Google Machine Learning Engine Extension

Version 1.0.0

Request predictions from Cloud Machine Learning Engine. Through the predict action, you can request and serve predictions from an existing trained model.

After configuring this extension with your Google Cloud project ID and credentials, you make calls from an API proxy using the ExtensionCallout policy. In your policy configuration, you specify the model and model version to use, as well as the instance data you want the model to use for predicting.

To get started with Cloud ML Engine, see Introduction to Cloud ML Engine.

Prerequisites

This content provides reference for configuring and using this extension. Before using the extension from an API proxy using the ExtensionCallout policy, you must:

  1. Ensure that you have a model.

    For more about Cloud ML Engine models and other concepts, see Projects, Models, Versions, and Jobs.

  2. Use the GCP Console to generate a key for the service account.

  3. Use the contents of the resulting key JSON file when adding and configuring the extension using the configuration reference.

About Google Cloud Machine Learning Engine

You can use Cloud Machine Learning Engine to train machine learning models using the resources of Google Cloud Platform. You can host your trained models on Cloud ML Engine so that you can send them prediction requests and manage your models and jobs using the GCP services.

Actions

predict

Perform predictions on the specified instance data using the specified model.

Syntax

<Action>predict</Action>
<Input><![CDATA[{
  "model" : model-for-prediction,
  "version" : model-version,
  "instances" : data-to-use-for-making-prediction
}]]></Input>

Example

<Action>predict</Action>
<Input><![CDATA[{
  "model" : mymodel,
  "version" : version4,
  "instances" : {"instances": ["the quick brown fox", "la bruja le dio"]}
}]]></Input>

Request parameters

Parameter Description Type Default Required
model The model to use for predictions. String None. Yes.
version The version of an ML solution to use for predictions. String None. Yes.
instances The instances to get predictions for. The shape of items in this value will depend on the expectations of the model you're using to predict. For more, see Predict Request Details. Array None. Yes.

Response

A predictions array that includes prediction data returned by model specified in ExtensionCallout policy configuration.

{
  "predictions": [
    {
      "probabilities": [
        0.9435398578643799,
        0.05646015331149101
      ],
      "logits": [
        -2.816103458404541
      ],
      "classes": [
        "0"
      ],
      "class_ids": [
        0
      ],
      "logistic": [
        0.056460149586200714
      ]
    },
    {
      "probabilities": [
        0.9271764755249023,
        0.07282354682683945
      ],
      "logits": [
        -2.54410457611084
      ],
      "classes": [
        "0"
      ],
      "class_ids": [
        0
      ],
      "logistic": [
        0.07282353937625885
      ]
    }
  ]
}

Configuration Reference

Use the following when you're configuring and deploying this extension for use in API proxies. For steps to configure an extension using the Apigee console, see Adding and configuring an extension.

Common extension properties

The following properties are present for every extension.

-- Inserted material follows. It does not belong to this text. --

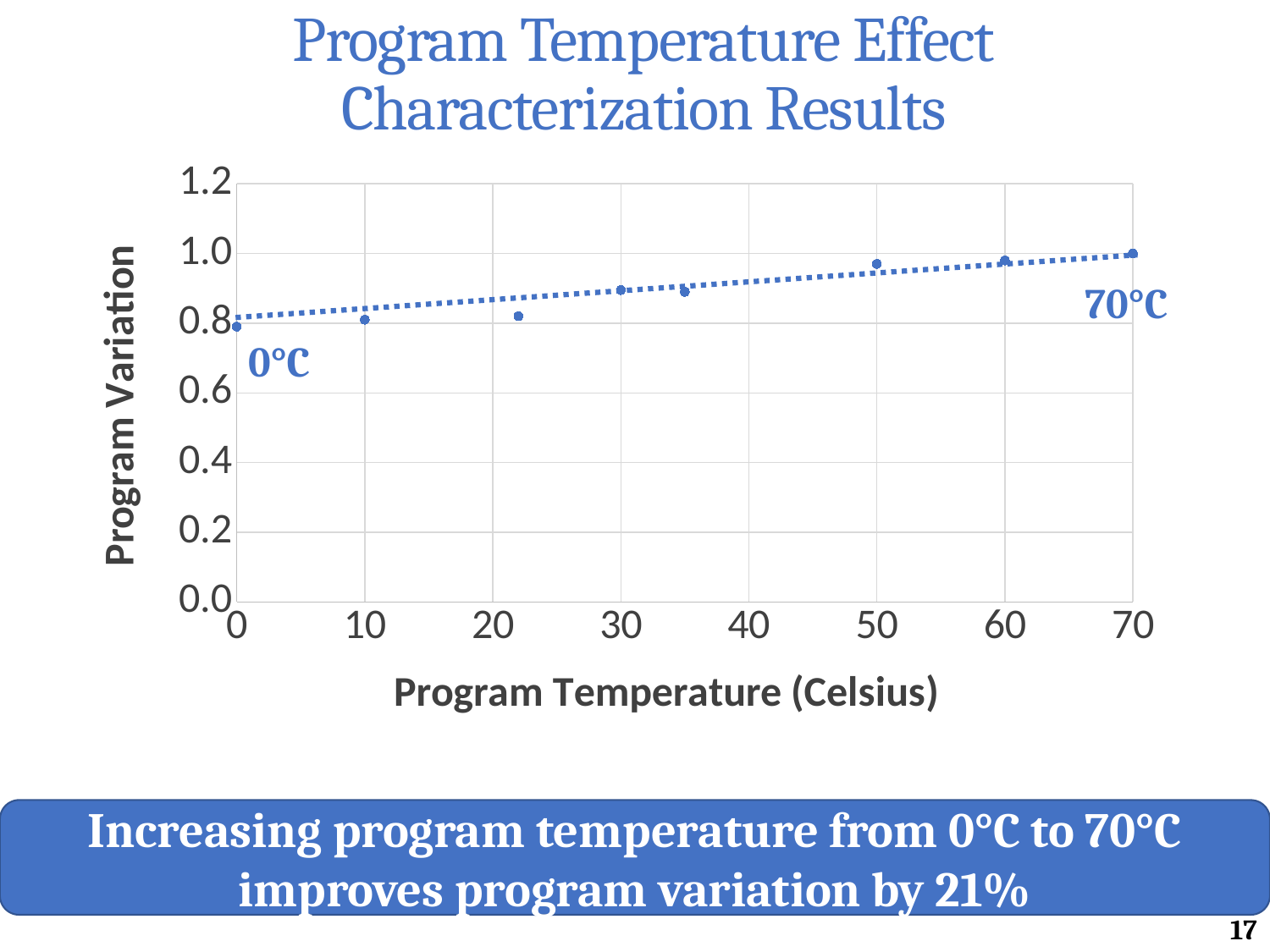
Which has the larger Program Variation value: the point at 0 degrees Celsius or the point at 70 degrees Celsius? 70 degrees Celsius Do the Program Variation values rise or fall as Program Temperature increases along the x axis? rise Is the Program Variation value at 50 degrees Celsius greater or less than 0.8? greater Is the Program Variation value at 10 degrees Celsius greater or less than 1.0? less Is the Program Variation value at 30 degrees Celsius greater or less than 0.6? greater What kind of chart is shown on the slide? scatter chart What is the title of the y axis? Program Variation What is the title of the x axis? Program Temperature (Celsius) How many data points are plotted on the chart? 8 Which has the larger Program Variation value: the point at 10 degrees Celsius or the point at 50 degrees Celsius? 50 degrees Celsius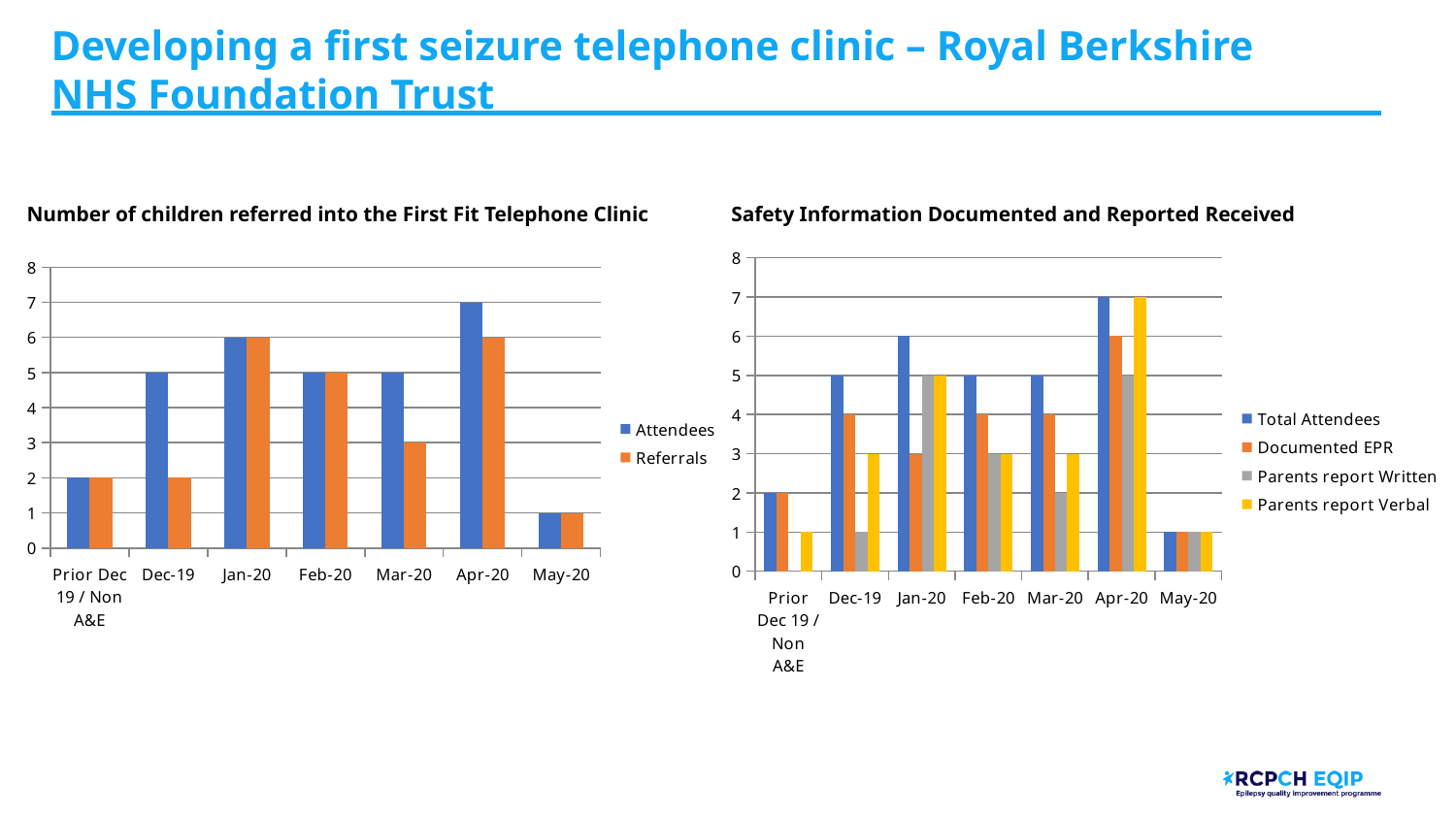
In the chart 'Number of children referred into the First Fit Telephone Clinic', what is the Attendees value for Apr-20? 7 What kind of chart is 'Number of children referred into the First Fit Telephone Clinic'? Bar chart In the chart 'Safety Information Documented and Reported Received', how many categories are shown on the x axis? 7 In the chart 'Safety Information Documented and Reported Received', is the Total Attendees value for Jan-20 larger or smaller than the Documented EPR value for Jan-20? Larger In the chart 'Number of children referred into the First Fit Telephone Clinic', which month has the highest Attendees value? Apr-20 In the chart 'Number of children referred into the First Fit Telephone Clinic', how many series does the legend list? 2 In the chart 'Safety Information Documented and Reported Received', which series has the lowest value for Dec-19? Parents report Written In the chart 'Safety Information Documented and Reported Received', what is the Parents report Written value for Jan-20? 5 In the chart 'Number of children referred into the First Fit Telephone Clinic', what is the difference between Attendees and Referrals for Dec-19? 3 In the chart 'Safety Information Documented and Reported Received', how many series does the legend list? 4 In the chart 'Number of children referred into the First Fit Telephone Clinic', what is the Referrals value for Mar-20? 3 In the chart 'Safety Information Documented and Reported Received', what is the Documented EPR value for Apr-20? 6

Property Description Default Required
name Name you're giving this configuration of the extension. None. Yes.
packageName Name of the extension package as given by Apigee Edge. None. Yes.
version Version number for the extension package from which you're configuring an extension. None. Yes.
configuration Configuration value specific to the extension you're adding. See Properties for this extension package None. Yes.

Properties for this extension package

Specify values for the following configuration properties specific to this extension.

Property Description Default Required
projectId ID of the GCP project containing trained models used by this extension. None. Yes.
credentials When entered in the Apigee Edge console, this is the contents of your service account key file. When sent via the management API, it is a base64-encoded value generated from the service account key file. None. Yes.